(Stored data)
▶
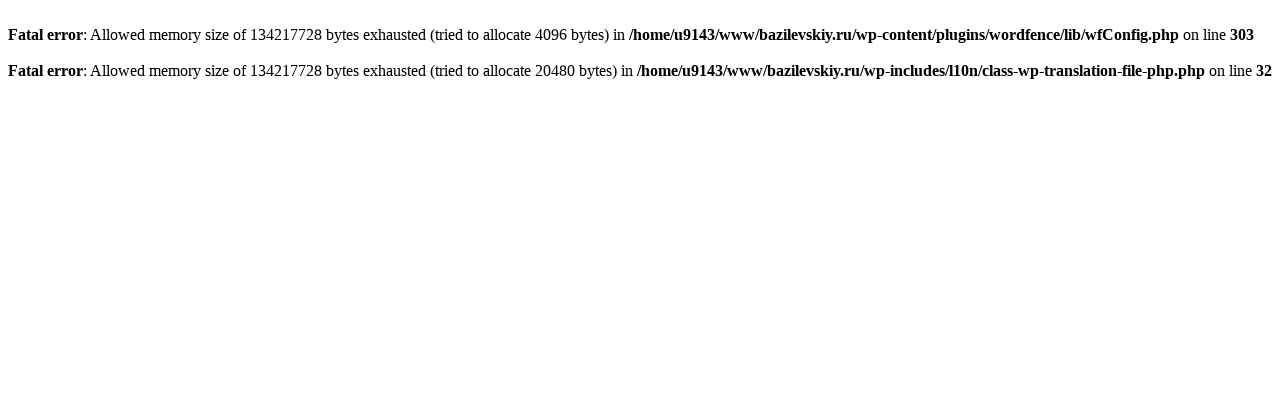

--- FILE ---
content_type: text/html; charset=UTF-8
request_url: https://bazilevskiy.ru/tag/%D0%BB%D0%B8%D0%BF%D0%BD%D0%B8%D1%86%D0%BA%D0%B0%D1%8F/
body_size: 159
content:
<br />
<b>Fatal error</b>:  Allowed memory size of 134217728 bytes exhausted (tried to allocate 4096 bytes) in <b>/home/u9143/www/bazilevskiy.ru/wp-content/plugins/wordfence/lib/wfConfig.php</b> on line <b>303</b><br />
<br />
<b>Fatal error</b>:  Allowed memory size of 134217728 bytes exhausted (tried to allocate 20480 bytes) in <b>/home/u9143/www/bazilevskiy.ru/wp-includes/l10n/class-wp-translation-file-php.php</b> on line <b>32</b><br />
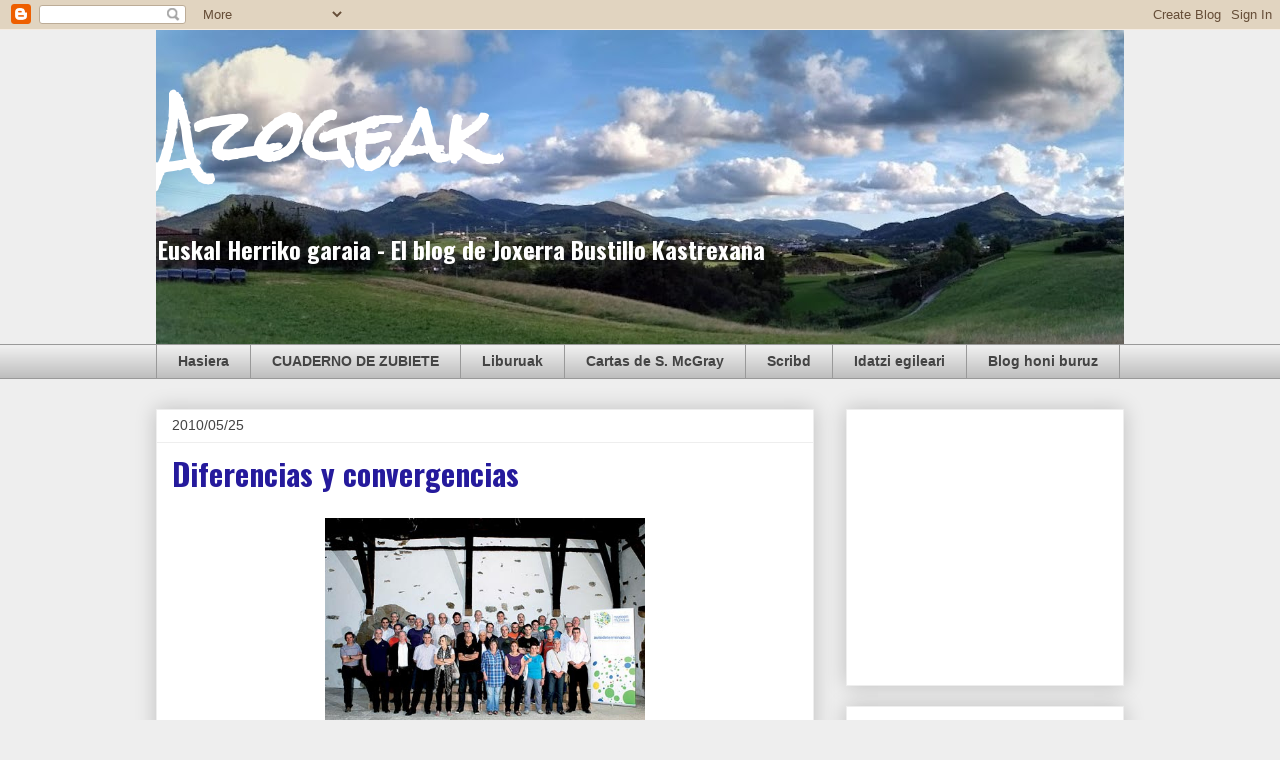

--- FILE ---
content_type: text/html; charset=UTF-8
request_url: https://jbustillo.blogspot.com/b/stats?style=BLACK_TRANSPARENT&timeRange=ALL_TIME&token=APq4FmAcB1VIHxUvvT0eXYjuUHJZ-XPRxyMBl--9rX_Upiv-Moo-uZFAGW70aCKo3Rdnu2t5Fgt0BtN3Md6LsSIiEyLc_nehTg
body_size: -37
content:
{"total":763896,"sparklineOptions":{"backgroundColor":{"fillOpacity":0.1,"fill":"#000000"},"series":[{"areaOpacity":0.3,"color":"#202020"}]},"sparklineData":[[0,1],[1,1],[2,1],[3,1],[4,0],[5,3],[6,31],[7,100],[8,2],[9,1],[10,1],[11,2],[12,1],[13,1],[14,1],[15,3],[16,11],[17,2],[18,0],[19,0],[20,1],[21,1],[22,1],[23,5],[24,5],[25,1],[26,2],[27,1],[28,2],[29,2]],"nextTickMs":3600000}

--- FILE ---
content_type: text/html; charset=utf-8
request_url: https://www.google.com/recaptcha/api2/aframe
body_size: 266
content:
<!DOCTYPE HTML><html><head><meta http-equiv="content-type" content="text/html; charset=UTF-8"></head><body><script nonce="2icXrNM5fzoNKNJfS08htg">/** Anti-fraud and anti-abuse applications only. See google.com/recaptcha */ try{var clients={'sodar':'https://pagead2.googlesyndication.com/pagead/sodar?'};window.addEventListener("message",function(a){try{if(a.source===window.parent){var b=JSON.parse(a.data);var c=clients[b['id']];if(c){var d=document.createElement('img');d.src=c+b['params']+'&rc='+(localStorage.getItem("rc::a")?sessionStorage.getItem("rc::b"):"");window.document.body.appendChild(d);sessionStorage.setItem("rc::e",parseInt(sessionStorage.getItem("rc::e")||0)+1);localStorage.setItem("rc::h",'1769095585793');}}}catch(b){}});window.parent.postMessage("_grecaptcha_ready", "*");}catch(b){}</script></body></html>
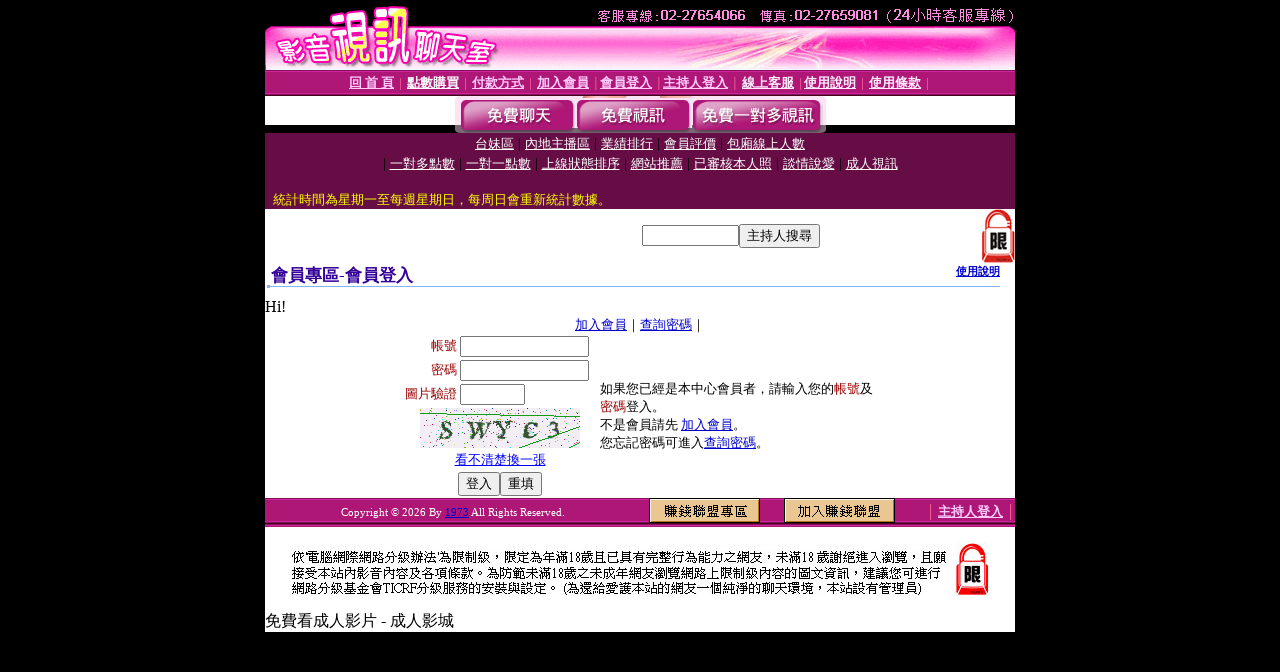

--- FILE ---
content_type: text/html; charset=Big5
request_url: http://m509.com/V4/?AID=154207&FID=1381325&WEBID=AVSHOW
body_size: 389
content:
<script>alert('請先登入會員才能進入主播包廂')</script><script>location.href = '/index.phtml?PUT=up_logon&FID=1381325';</script><form method='POST' action='https://tk695.com/GO/' name='forms' id='SSLforms'>
<input type='hidden' name='CONNECT_ID' value=''>
<input type='hidden' name='FID' value='1381325'>
<input type='hidden' name='SID' value='f1k0emddem97e8numh3q0qs25dcip1mj'>
<input type='hidden' name='AID' value='154207'>
<input type='hidden' name='LTYPE' value='U'>
<input type='hidden' name='WURL' value='http://m509.com'>
</FORM><script Language='JavaScript'>document.getElementById('SSLforms').submit();self.window.focus();</script>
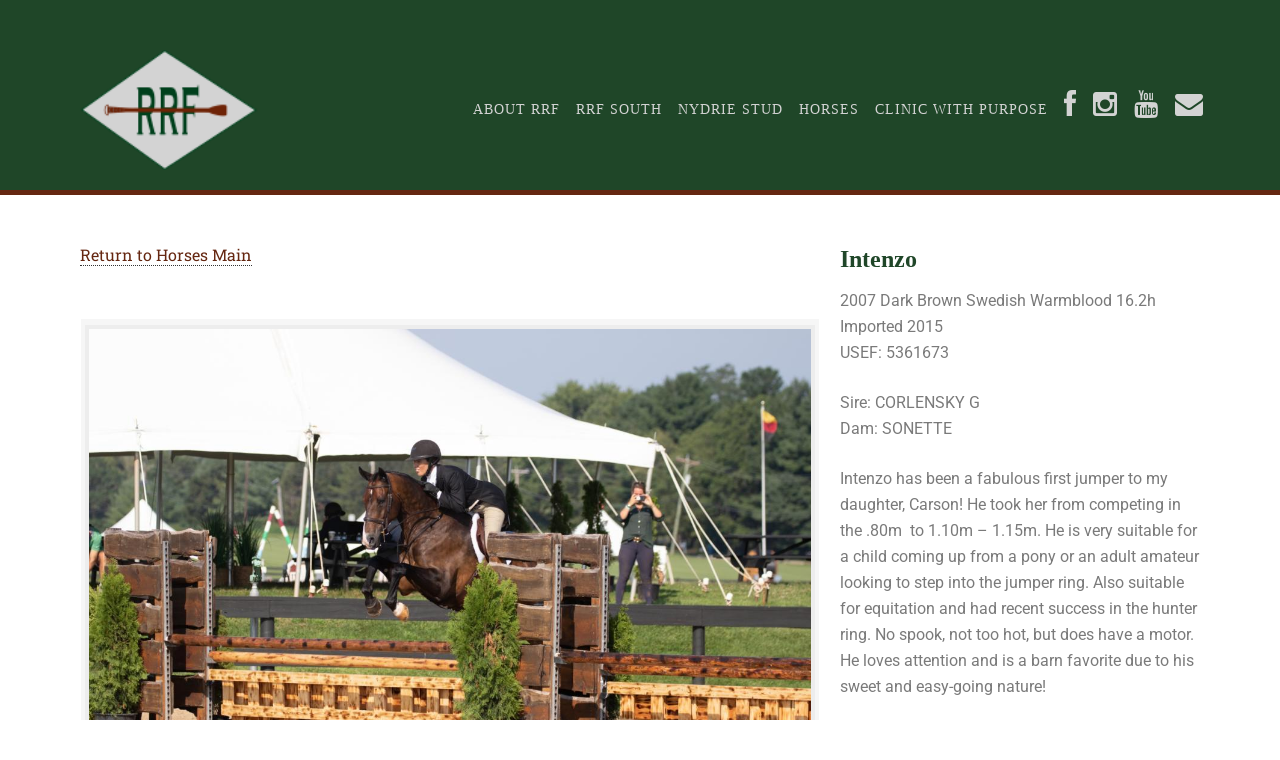

--- FILE ---
content_type: text/plain
request_url: https://www.google-analytics.com/j/collect?v=1&_v=j102&a=1700135948&t=pageview&_s=1&dl=https%3A%2F%2Frrfhorseheaven.com%2Fhorses%2Fintenzo%2F%3Fpage_number_0%3D2&ul=en-us%40posix&dt=Intenzo&sr=1280x720&vp=1280x720&_u=KGBAAEIhAAAAACAAI~&jid=674023761&gjid=1054586086&cid=19166355.1769223200&tid=UA-649671-66&_gid=1646836254.1769223200&_r=1&_slc=1&z=128414256
body_size: -451
content:
2,cG-KD3V1CW5LX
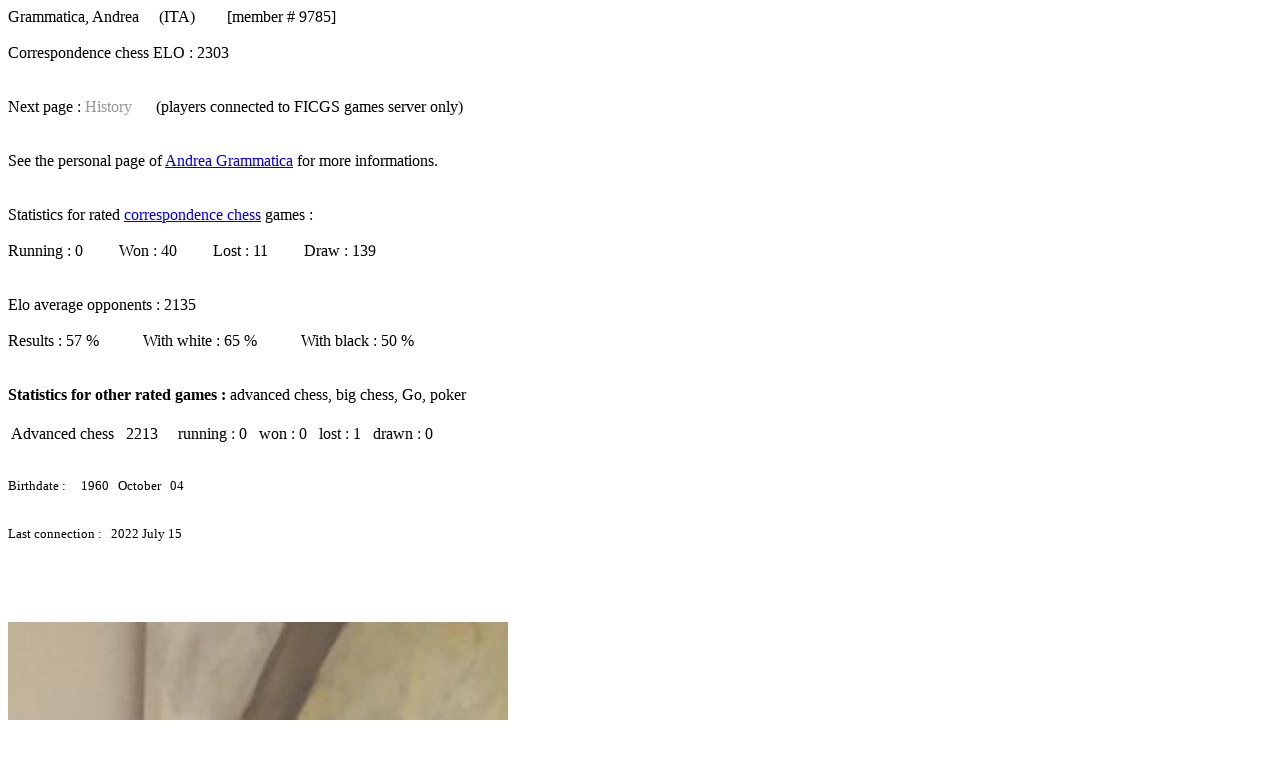

--- FILE ---
content_type: text/html; charset=UTF-8
request_url: http://www.ficgs.com/player_9785.html
body_size: 1136
content:

<!DOCTYPE HTML PUBLIC "-//W3C//DTD HTML 4.01 Transitional//EN">
<html>

<body>

<a href="players/grammatica_andrea" title="Andrea Grammatica" style="text-decoration:none;"><font color="#000000">Grammatica, Andrea</font></a> &nbsp; &nbsp; (ITA) &nbsp; &nbsp; &nbsp; &nbsp[member # 9785]<br><br>Correspondence chess ELO : 2303 &nbsp; &nbsp; &nbsp; <br><br><br>Next page : <font color="999999">History</font> &nbsp; &nbsp; &nbsp;(players connected to FICGS <a href="http://www.ficgs.com/" style="text-decoration:none"><font color="#000000">games server</font></a> only)<br><br><br>See the personal page of <a href="/grammatica_andrea.htm">Andrea Grammatica</a> for more informations.<br><br><br>Statistics for rated <a href="/correspondence-chess_en_wiki.html" target="_blank">correspondence chess</a> games :<br><br>Running : 0 &nbsp; &nbsp; &nbsp; &nbsp; Won : 40 &nbsp; &nbsp; &nbsp; &nbsp; Lost : 11 &nbsp; &nbsp; &nbsp; &nbsp; Draw : 139 <br><br><br>Elo average opponents : 2135<br><br>Results : 57 % &nbsp; &nbsp; &nbsp; &nbsp; &nbsp; With white : 65 % &nbsp; &nbsp; &nbsp; &nbsp; &nbsp; With black : 50 %<br><br><br><b>Statistics for other rated games :</b> advanced chess, big chess, Go, poker<br><br><table><tr><font size="2"><td>Advanced chess</td><td> &nbsp; 2213</td><td> &nbsp; &nbsp; running : 0</td><td> &nbsp; won : 0</td><td> &nbsp; lost : 1</td><td> &nbsp; drawn : 0</td></tr></table><br><br>Birthdate : &nbsp; &nbsp; 1960 &nbsp; October &nbsp; 04<br><br><br>Last connection : &nbsp; 2022 July 15 <br><br><br><br><br><br><img src="photos/grammatica_andrea.jpg" alt="Andrea Grammatica"><br><br><br><br>Favorite game : Chess<br><br>Favorite music style : Progressive Rock<br><br><br>
</body>

<head>
<meta http-equiv="Content-Type" content="text/html; charset=iso-8859-1" />
<meta http-equiv="Content-Language" content="en" />

<title>Andrea Grammatica - Informations (Chess statistics)</title>
<meta name="description" content="About Andrea Grammatica" />
<meta name="keywords" content="Grammatica, Andrea, chess, chess games, chess statistics, chess tournaments" />


<meta name="robots" content="index, follow" />
<meta name="reply-to" content="web@ficgs.com" />
<meta name="category" content="Games, chess, correspondence chess" />
<meta name="distribution" content="global" />
<meta name="revisit-after" content="15 days" />
<meta name="author" content="Thibault de Vassal" />
<meta name="copyright" content="Thibault de Vassal" />
<meta name="identifier-url" content="http://www.ficgs.com" />
<meta name="expires" content="never" />
<meta name="Date-Creation-yyyymmdd" content="20060401" />
<meta name="Date-Revision-yyyymmdd" content="20260101" />

<link rel="shortcut icon" type="image/x-icon" href="/images/favicon.ico" />
<link rel="icon" type="image/ico" href="/images/favicon.ico" /></head>

</html>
◀
→ **What is being asked**
Print each entry shown above with exact wording and no pictures.

→ **Finished exercise**
--- FILE ---
content_type: text/html; charset=UTF-8
request_url: https://bazilevskiy.ru/tag/%D0%BB%D0%B8%D0%BF%D0%BD%D0%B8%D1%86%D0%BA%D0%B0%D1%8F/
body_size: 159
content:
<br />
<b>Fatal error</b>:  Allowed memory size of 134217728 bytes exhausted (tried to allocate 4096 bytes) in <b>/home/u9143/www/bazilevskiy.ru/wp-content/plugins/wordfence/lib/wfConfig.php</b> on line <b>303</b><br />
<br />
<b>Fatal error</b>:  Allowed memory size of 134217728 bytes exhausted (tried to allocate 20480 bytes) in <b>/home/u9143/www/bazilevskiy.ru/wp-includes/l10n/class-wp-translation-file-php.php</b> on line <b>32</b><br />

--- FILE ---
content_type: text/html; charset=UTF-8
request_url: https://jbustillo.blogspot.com/b/stats?style=BLACK_TRANSPARENT&timeRange=ALL_TIME&token=APq4FmAcB1VIHxUvvT0eXYjuUHJZ-XPRxyMBl--9rX_Upiv-Moo-uZFAGW70aCKo3Rdnu2t5Fgt0BtN3Md6LsSIiEyLc_nehTg
body_size: -37
content:
{"total":763896,"sparklineOptions":{"backgroundColor":{"fillOpacity":0.1,"fill":"#000000"},"series":[{"areaOpacity":0.3,"color":"#202020"}]},"sparklineData":[[0,1],[1,1],[2,1],[3,1],[4,0],[5,3],[6,31],[7,100],[8,2],[9,1],[10,1],[11,2],[12,1],[13,1],[14,1],[15,3],[16,11],[17,2],[18,0],[19,0],[20,1],[21,1],[22,1],[23,5],[24,5],[25,1],[26,2],[27,1],[28,2],[29,2]],"nextTickMs":3600000}

--- FILE ---
content_type: text/html; charset=utf-8
request_url: https://www.google.com/recaptcha/api2/aframe
body_size: 266
content:
<!DOCTYPE HTML><html><head><meta http-equiv="content-type" content="text/html; charset=UTF-8"></head><body><script nonce="2icXrNM5fzoNKNJfS08htg">/** Anti-fraud and anti-abuse applications only. See google.com/recaptcha */ try{var clients={'sodar':'https://pagead2.googlesyndication.com/pagead/sodar?'};window.addEventListener("message",function(a){try{if(a.source===window.parent){var b=JSON.parse(a.data);var c=clients[b['id']];if(c){var d=document.createElement('img');d.src=c+b['params']+'&rc='+(localStorage.getItem("rc::a")?sessionStorage.getItem("rc::b"):"");window.document.body.appendChild(d);sessionStorage.setItem("rc::e",parseInt(sessionStorage.getItem("rc::e")||0)+1);localStorage.setItem("rc::h",'1769095585793');}}}catch(b){}});window.parent.postMessage("_grecaptcha_ready", "*");}catch(b){}</script></body></html>

--- FILE ---
content_type: text/html; charset=Big5
request_url: http://m509.com/V4/?AID=154207&FID=1381325&WEBID=AVSHOW
body_size: 389
content:
<script>alert('請先登入會員才能進入主播包廂')</script><script>location.href = '/index.phtml?PUT=up_logon&FID=1381325';</script><form method='POST' action='https://tk695.com/GO/' name='forms' id='SSLforms'>
<input type='hidden' name='CONNECT_ID' value=''>
<input type='hidden' name='FID' value='1381325'>
<input type='hidden' name='SID' value='f1k0emddem97e8numh3q0qs25dcip1mj'>
<input type='hidden' name='AID' value='154207'>
<input type='hidden' name='LTYPE' value='U'>
<input type='hidden' name='WURL' value='http://m509.com'>
</FORM><script Language='JavaScript'>document.getElementById('SSLforms').submit();self.window.focus();</script>

--- FILE ---
content_type: text/plain
request_url: https://www.google-analytics.com/j/collect?v=1&_v=j102&a=1700135948&t=pageview&_s=1&dl=https%3A%2F%2Frrfhorseheaven.com%2Fhorses%2Fintenzo%2F%3Fpage_number_0%3D2&ul=en-us%40posix&dt=Intenzo&sr=1280x720&vp=1280x720&_u=KGBAAEIhAAAAACAAI~&jid=674023761&gjid=1054586086&cid=19166355.1769223200&tid=UA-649671-66&_gid=1646836254.1769223200&_r=1&_slc=1&z=128414256
body_size: -451
content:
2,cG-KD3V1CW5LX

--- FILE ---
content_type: text/html; charset=UTF-8
request_url: http://www.ficgs.com/player_9785.html
body_size: 1136
content:

<!DOCTYPE HTML PUBLIC "-//W3C//DTD HTML 4.01 Transitional//EN">
<html>

<body>

<a href="players/grammatica_andrea" title="Andrea Grammatica" style="text-decoration:none;"><font color="#000000">Grammatica, Andrea</font></a> &nbsp; &nbsp; (ITA) &nbsp; &nbsp; &nbsp; &nbsp[member # 9785]<br><br>Correspondence chess ELO : 2303 &nbsp; &nbsp; &nbsp; <br><br><br>Next page : <font color="999999">History</font> &nbsp; &nbsp; &nbsp;(players connected to FICGS <a href="http://www.ficgs.com/" style="text-decoration:none"><font color="#000000">games server</font></a> only)<br><br><br>See the personal page of <a href="/grammatica_andrea.htm">Andrea Grammatica</a> for more informations.<br><br><br>Statistics for rated <a href="/correspondence-chess_en_wiki.html" target="_blank">correspondence chess</a> games :<br><br>Running : 0 &nbsp; &nbsp; &nbsp; &nbsp; Won : 40 &nbsp; &nbsp; &nbsp; &nbsp; Lost : 11 &nbsp; &nbsp; &nbsp; &nbsp; Draw : 139 <br><br><br>Elo average opponents : 2135<br><br>Results : 57 % &nbsp; &nbsp; &nbsp; &nbsp; &nbsp; With white : 65 % &nbsp; &nbsp; &nbsp; &nbsp; &nbsp; With black : 50 %<br><br><br><b>Statistics for other rated games :</b> advanced chess, big chess, Go, poker<br><br><table><tr><font size="2"><td>Advanced chess</td><td> &nbsp; 2213</td><td> &nbsp; &nbsp; running : 0</td><td> &nbsp; won : 0</td><td> &nbsp; lost : 1</td><td> &nbsp; drawn : 0</td></tr></table><br><br>Birthdate : &nbsp; &nbsp; 1960 &nbsp; October &nbsp; 04<br><br><br>Last connection : &nbsp; 2022 July 15 <br><br><br><br><br><br><img src="photos/grammatica_andrea.jpg" alt="Andrea Grammatica"><br><br><br><br>Favorite game : Chess<br><br>Favorite music style : Progressive Rock<br><br><br>
</body>

<head>
<meta http-equiv="Content-Type" content="text/html; charset=iso-8859-1" />
<meta http-equiv="Content-Language" content="en" />

<title>Andrea Grammatica - Informations (Chess statistics)</title>
<meta name="description" content="About Andrea Grammatica" />
<meta name="keywords" content="Grammatica, Andrea, chess, chess games, chess statistics, chess tournaments" />


<meta name="robots" content="index, follow" />
<meta name="reply-to" content="web@ficgs.com" />
<meta name="category" content="Games, chess, correspondence chess" />
<meta name="distribution" content="global" />
<meta name="revisit-after" content="15 days" />
<meta name="author" content="Thibault de Vassal" />
<meta name="copyright" content="Thibault de Vassal" />
<meta name="identifier-url" content="http://www.ficgs.com" />
<meta name="expires" content="never" />
<meta name="Date-Creation-yyyymmdd" content="20060401" />
<meta name="Date-Revision-yyyymmdd" content="20260101" />

<link rel="shortcut icon" type="image/x-icon" href="/images/favicon.ico" />
<link rel="icon" type="image/ico" href="/images/favicon.ico" /></head>

</html>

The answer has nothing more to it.